Considérant qu'il résulte des propres écritures de madame KOKORE Emma Paule notamment d'une lettre du 15 Mars 1993 qu'elle a adressée au Premier Ministre d'alors, (page 5) qu'invitée dans le bureau du Directeur des Bâtiments Civils à prendre les clés qu'il lui tendait en vue d'enlever ses effets personnels du logement attribué à un autre occupant, elle n'a pas daigné accepter cette offre; qu'il s'ensuit qu'elle a, par ce refus, favorisé la dissipation desdits effets et dégagé l'Etat de Côte d'Ivoire de toute responsabilité.

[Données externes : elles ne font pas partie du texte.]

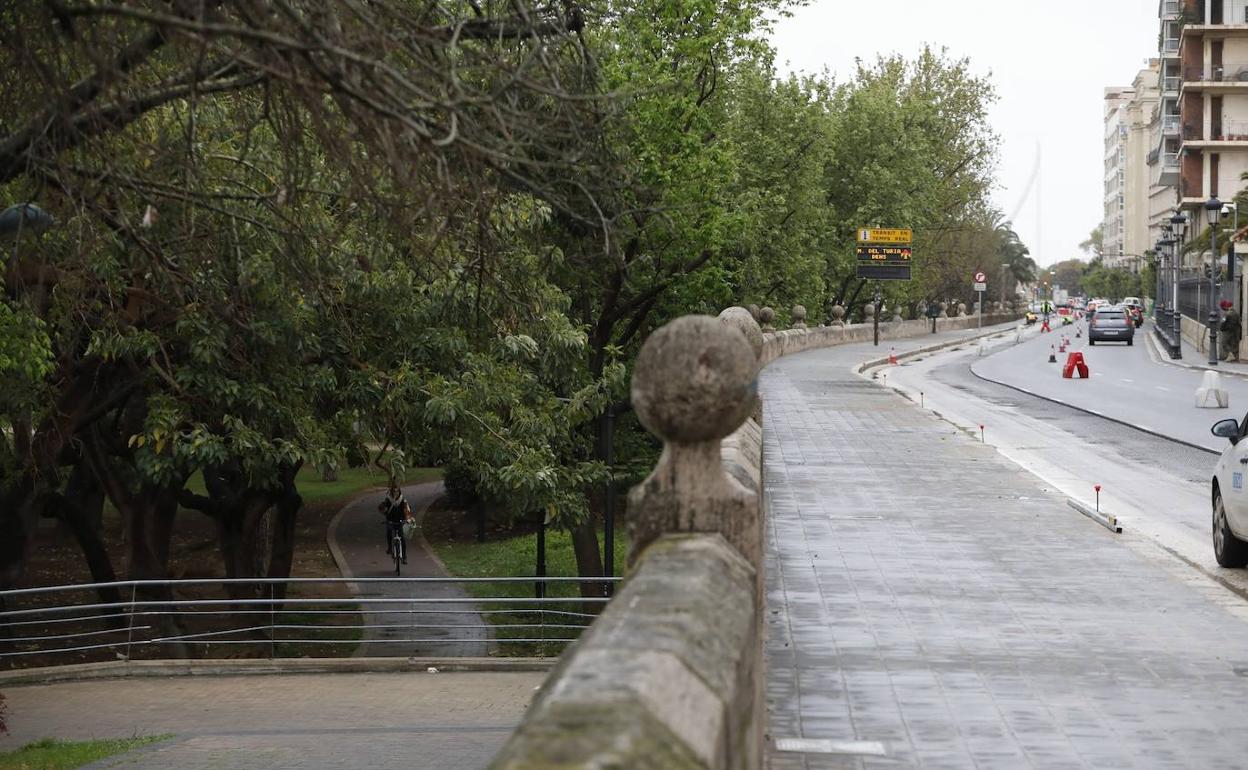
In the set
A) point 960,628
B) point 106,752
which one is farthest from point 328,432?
point 960,628

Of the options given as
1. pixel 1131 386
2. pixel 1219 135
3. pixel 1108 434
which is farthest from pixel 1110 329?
pixel 1108 434

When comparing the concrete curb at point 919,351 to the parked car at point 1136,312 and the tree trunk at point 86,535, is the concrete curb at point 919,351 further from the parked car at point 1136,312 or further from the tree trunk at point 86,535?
the tree trunk at point 86,535

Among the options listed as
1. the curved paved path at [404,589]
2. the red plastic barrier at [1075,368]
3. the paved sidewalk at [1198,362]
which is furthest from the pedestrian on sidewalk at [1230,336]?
the curved paved path at [404,589]

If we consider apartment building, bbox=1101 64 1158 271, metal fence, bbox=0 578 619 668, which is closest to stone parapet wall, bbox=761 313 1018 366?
metal fence, bbox=0 578 619 668

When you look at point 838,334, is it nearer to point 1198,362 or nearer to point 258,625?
point 1198,362

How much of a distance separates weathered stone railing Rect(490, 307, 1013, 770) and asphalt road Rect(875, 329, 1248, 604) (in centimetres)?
793

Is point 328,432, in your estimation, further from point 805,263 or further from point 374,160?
point 805,263

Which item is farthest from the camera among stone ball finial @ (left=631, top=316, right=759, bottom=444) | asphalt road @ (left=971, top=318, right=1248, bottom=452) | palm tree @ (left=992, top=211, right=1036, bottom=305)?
palm tree @ (left=992, top=211, right=1036, bottom=305)

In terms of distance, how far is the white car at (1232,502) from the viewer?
12664 millimetres

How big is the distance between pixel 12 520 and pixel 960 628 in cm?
1602

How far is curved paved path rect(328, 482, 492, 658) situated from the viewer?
23734mm

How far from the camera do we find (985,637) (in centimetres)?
1000

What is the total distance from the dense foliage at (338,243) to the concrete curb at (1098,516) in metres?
5.53

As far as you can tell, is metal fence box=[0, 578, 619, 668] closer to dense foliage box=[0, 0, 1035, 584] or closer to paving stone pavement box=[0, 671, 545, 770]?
dense foliage box=[0, 0, 1035, 584]
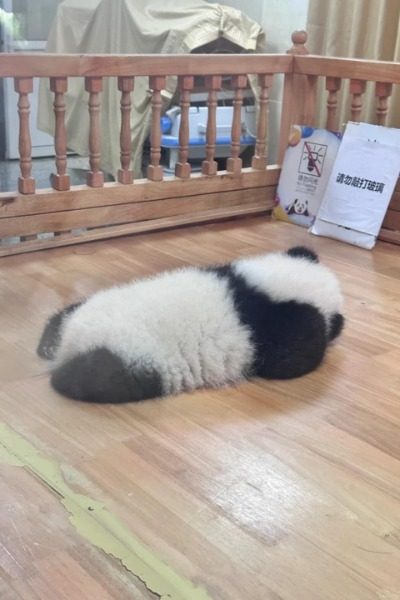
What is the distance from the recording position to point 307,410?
1.56m

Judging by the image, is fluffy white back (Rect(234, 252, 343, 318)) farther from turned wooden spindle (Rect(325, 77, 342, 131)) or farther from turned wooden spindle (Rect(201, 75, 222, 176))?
turned wooden spindle (Rect(325, 77, 342, 131))

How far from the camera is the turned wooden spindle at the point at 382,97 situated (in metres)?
2.75

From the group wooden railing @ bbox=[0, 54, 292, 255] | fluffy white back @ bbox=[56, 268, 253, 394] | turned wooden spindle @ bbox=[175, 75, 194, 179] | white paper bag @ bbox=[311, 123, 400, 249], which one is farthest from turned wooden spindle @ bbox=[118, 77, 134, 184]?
fluffy white back @ bbox=[56, 268, 253, 394]

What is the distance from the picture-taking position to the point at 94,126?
2.58 m

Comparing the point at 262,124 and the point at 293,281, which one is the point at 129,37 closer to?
the point at 262,124

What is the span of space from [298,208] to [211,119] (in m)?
0.46

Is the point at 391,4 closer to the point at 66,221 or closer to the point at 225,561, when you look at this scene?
the point at 66,221

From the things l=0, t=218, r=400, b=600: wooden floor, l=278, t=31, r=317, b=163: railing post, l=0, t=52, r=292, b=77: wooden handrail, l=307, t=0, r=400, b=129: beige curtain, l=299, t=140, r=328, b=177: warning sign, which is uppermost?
l=307, t=0, r=400, b=129: beige curtain

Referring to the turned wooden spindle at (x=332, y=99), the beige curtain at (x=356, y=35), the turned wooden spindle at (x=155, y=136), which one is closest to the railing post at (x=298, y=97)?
the turned wooden spindle at (x=332, y=99)

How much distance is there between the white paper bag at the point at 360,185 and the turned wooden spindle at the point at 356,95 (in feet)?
0.32

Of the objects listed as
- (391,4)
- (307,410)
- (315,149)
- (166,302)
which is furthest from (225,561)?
(391,4)

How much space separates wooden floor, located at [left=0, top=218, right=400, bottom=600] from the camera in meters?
1.08

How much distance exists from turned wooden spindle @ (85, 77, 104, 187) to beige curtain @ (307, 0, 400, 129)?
113 cm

Considérant qu'il en résulte que l'action de madame KOKORE Emma Paule n'est pas fondée; Qu'il convient de la débouter.

 

PAR CES MOTIFS

Casse et annule l'arrêt n° 665 rendu le 17 Mai 2002 par la Cour d'Appel d'Abidjan.

Evoquant et statuant à nouveau, déclare madame KOKORE Emma Paule mal fondée en son action, l'en déboute.

 

Ainsi fait et jugé par la Chambre Administrative de la Cour Suprême en son audience publique ordinaire du DIX SEPT DECEMBRE DEUX MIL TROIS.

Où étaient présents MM. AMANGOUA GEORGES, Président de la Chambre .Administrative de la Cour Suprême, Président-Rapporteur; AKA NOBA, EDOUKOU Jean - Baptiste Conseillers; LANZE DENIS Secrétaire.

En foi de quoi, le présent arrêt a été signé par le président et le Secrétaire.